■ Testo di partenza
|---|
Il nome Dolceacqua trae dolcemente in inganno perché qui, nel Ponente Ligure, il paesaggio è impervio e il vignaiolo deve strappare a pareti scoscese un po’ di terra per coltivare la vite senza l’uso di chiodi e corde da rocciatore. Lo fa da sempre con l’astuzia dei terrazzamenti: si plasma faticosamente il profilo della ripida collina ritagliandosi piccole superfici semipianeggianti, che si cingono di muretti a secco. Le piante sono coltivate ad alberello, con sesti d’impianto – se è lecito impiegare un termine tanto geometrico per un sistema così arcaico – molto fitti.
|---|
■ Materiale mostrato
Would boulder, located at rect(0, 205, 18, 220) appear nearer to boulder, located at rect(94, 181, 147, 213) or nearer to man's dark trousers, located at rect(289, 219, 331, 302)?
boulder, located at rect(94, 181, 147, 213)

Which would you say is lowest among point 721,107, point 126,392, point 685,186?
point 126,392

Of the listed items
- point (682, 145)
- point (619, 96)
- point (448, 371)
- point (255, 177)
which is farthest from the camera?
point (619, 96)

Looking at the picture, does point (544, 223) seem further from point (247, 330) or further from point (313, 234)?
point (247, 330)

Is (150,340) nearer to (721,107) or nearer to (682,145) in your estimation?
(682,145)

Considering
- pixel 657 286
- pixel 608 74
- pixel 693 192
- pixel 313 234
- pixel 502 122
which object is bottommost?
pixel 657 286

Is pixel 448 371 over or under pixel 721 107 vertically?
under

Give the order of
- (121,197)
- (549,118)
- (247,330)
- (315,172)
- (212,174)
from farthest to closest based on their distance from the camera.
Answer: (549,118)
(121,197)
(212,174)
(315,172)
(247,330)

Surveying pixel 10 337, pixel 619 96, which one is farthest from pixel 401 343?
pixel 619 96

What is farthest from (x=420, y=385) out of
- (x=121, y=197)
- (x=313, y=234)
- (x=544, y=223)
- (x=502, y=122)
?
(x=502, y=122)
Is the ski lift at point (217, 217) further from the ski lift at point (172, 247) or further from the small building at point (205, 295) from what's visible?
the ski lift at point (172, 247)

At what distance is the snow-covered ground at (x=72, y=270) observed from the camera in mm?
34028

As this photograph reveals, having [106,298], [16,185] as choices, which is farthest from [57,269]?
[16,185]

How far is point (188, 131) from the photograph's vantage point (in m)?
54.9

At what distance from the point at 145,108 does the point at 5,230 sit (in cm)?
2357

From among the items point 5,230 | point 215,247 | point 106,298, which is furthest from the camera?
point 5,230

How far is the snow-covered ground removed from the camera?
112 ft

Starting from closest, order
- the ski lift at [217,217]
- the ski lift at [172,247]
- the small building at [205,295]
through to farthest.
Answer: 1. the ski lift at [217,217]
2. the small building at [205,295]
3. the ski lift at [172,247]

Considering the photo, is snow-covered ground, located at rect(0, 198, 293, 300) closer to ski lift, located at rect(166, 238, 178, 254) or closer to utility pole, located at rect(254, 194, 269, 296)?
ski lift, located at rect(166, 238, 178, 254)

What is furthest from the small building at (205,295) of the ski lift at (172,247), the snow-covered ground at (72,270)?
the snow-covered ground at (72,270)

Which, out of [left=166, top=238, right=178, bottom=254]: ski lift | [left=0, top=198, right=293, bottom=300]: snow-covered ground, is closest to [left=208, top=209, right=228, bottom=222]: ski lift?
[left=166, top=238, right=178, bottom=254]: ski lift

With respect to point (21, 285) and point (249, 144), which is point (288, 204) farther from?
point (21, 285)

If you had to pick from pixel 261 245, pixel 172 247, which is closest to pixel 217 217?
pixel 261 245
|---|
■ Domande di studio
1: Rispondi a queste domande sul testo su Dolceacqua:
(a) In quale zona si trova Dolceacqua?
(b) Con che cosa si cingono le piccole superfici semipianeggianti?
(c) Come sono coltivate le piante?
2: Prosegui il testo su Dolceacqua a partire dalla sua ultima frase.
Le righe non servono per questi compiti.

■ Risposte per compito
1:
(a) Nel Ponente Ligure.
(b) Con muretti a secco.
(c) Ad alberello, con sesti d'impianto molto fitti.

2:
L’uva della zona è il rossese, geneticamente imparentato con il tibouren (detto anche tantiboulen o antibois o geysserin in Provenza), varietà gracile e caratteriale: facilmente attaccabile da muffe e parassiti data la finezza della buccia dell’acino, dà vini poco colorati e profumatissimi; con un fondo salino che suggerirebbe ai burocrati locali di cambiare il nome da Dolceacqua al più pertinente Vinsalato. «Il rossese non è vino che vuole diventare vecchio [...]. Ma la sua bontà è subito conclusa, cosicché questo raro vino (che ha un bel colore rubino, un lieve profumo di fragola e un grandissimo gusto che quando il liquido passa sotto l’ugola si lascia addietro un che di amariccio) ha le piacevolezze del vino giovane, e tutte le severe virtù di quello invecchiato». Così Paolo Monelli in O.P., ossia il vero Bevitore (Milano, 1963). Noi osiamo contestare il nume tutelare monelliano affermando che oggi – e forse sta nella distinzione temporale il motivo della discrepanza di opinione – i migliori Rossese sono buonissimi da giovani e anche da maturi, dopo molti anni di bottiglia. La versione firmata da Marco Blancardi viene da una piccola vigna di poco più di un ettaro a Perinaldo, coltivata in regime bio e anche dinamico.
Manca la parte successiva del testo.